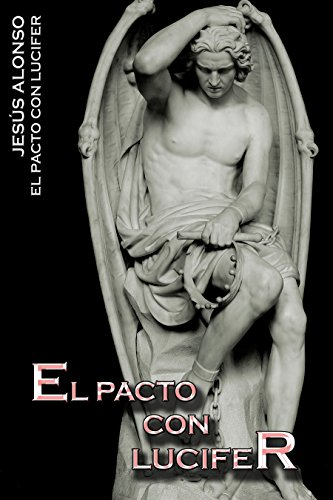 El Pacto con Lucifer (Spanish Edition)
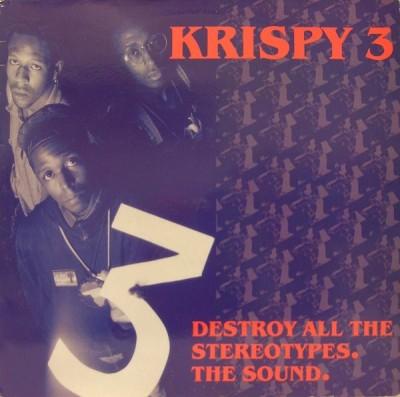 Krispy 3 - Destroy All The Stereotypes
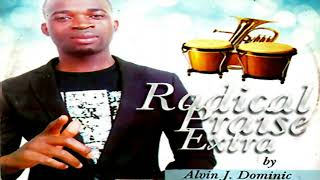 ALVIN  J. DOMINIC |  RADICAL PRAISE EXTRA | Latest 2018 2019 gospel music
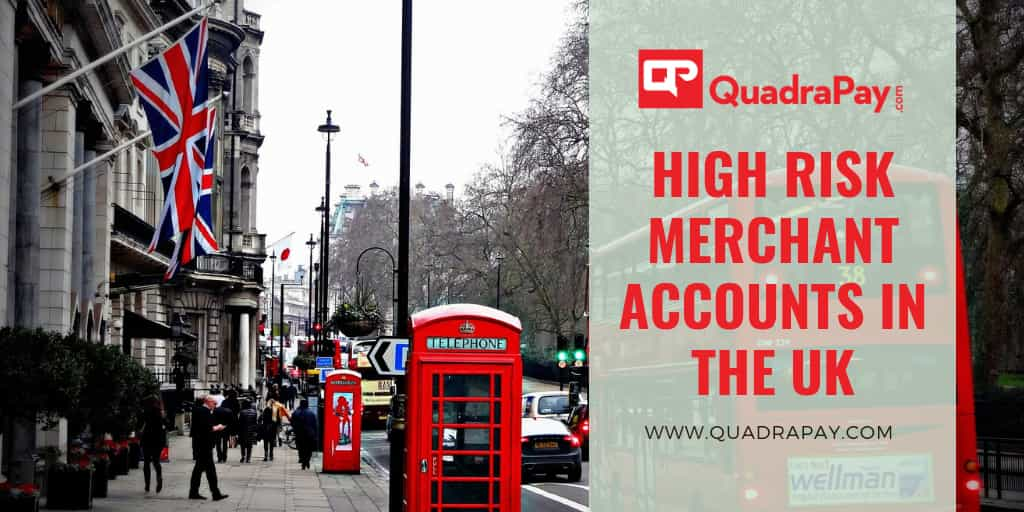 High Risk Merchant Accounts in the UK by Quadrapay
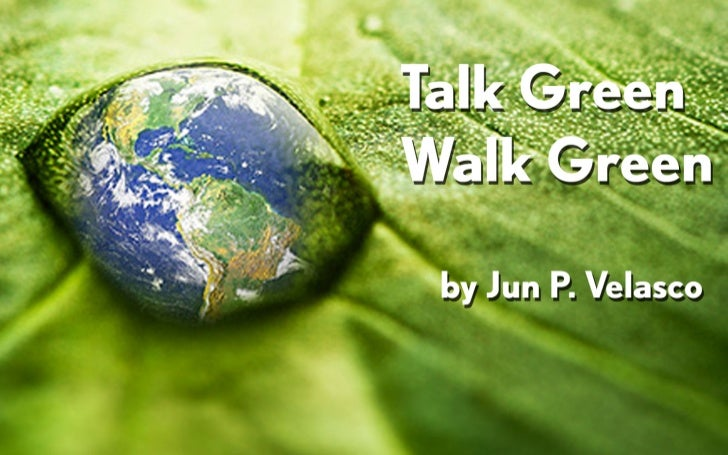 Talk Green, Walk Green aims to shareknowledge so that at the end of this presentationyou will be moved to act.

• [Task]
All the records need to be retyped word for word, except for the pictures.

• [Response box]
 El Pacto con Lucifer (Spanish Edition)
 Krispy 3 - Destroy All The Stereotypes
 ALVIN  J. DOMINIC |  RADICAL PRAISE EXTRA | Latest 2018 2019 gospel music
 High Risk Merchant Accounts in the UK by Quadrapay
 Talk Green, Walk Green aims to shareknowledge so that at the end of this presentationyou will be moved to act.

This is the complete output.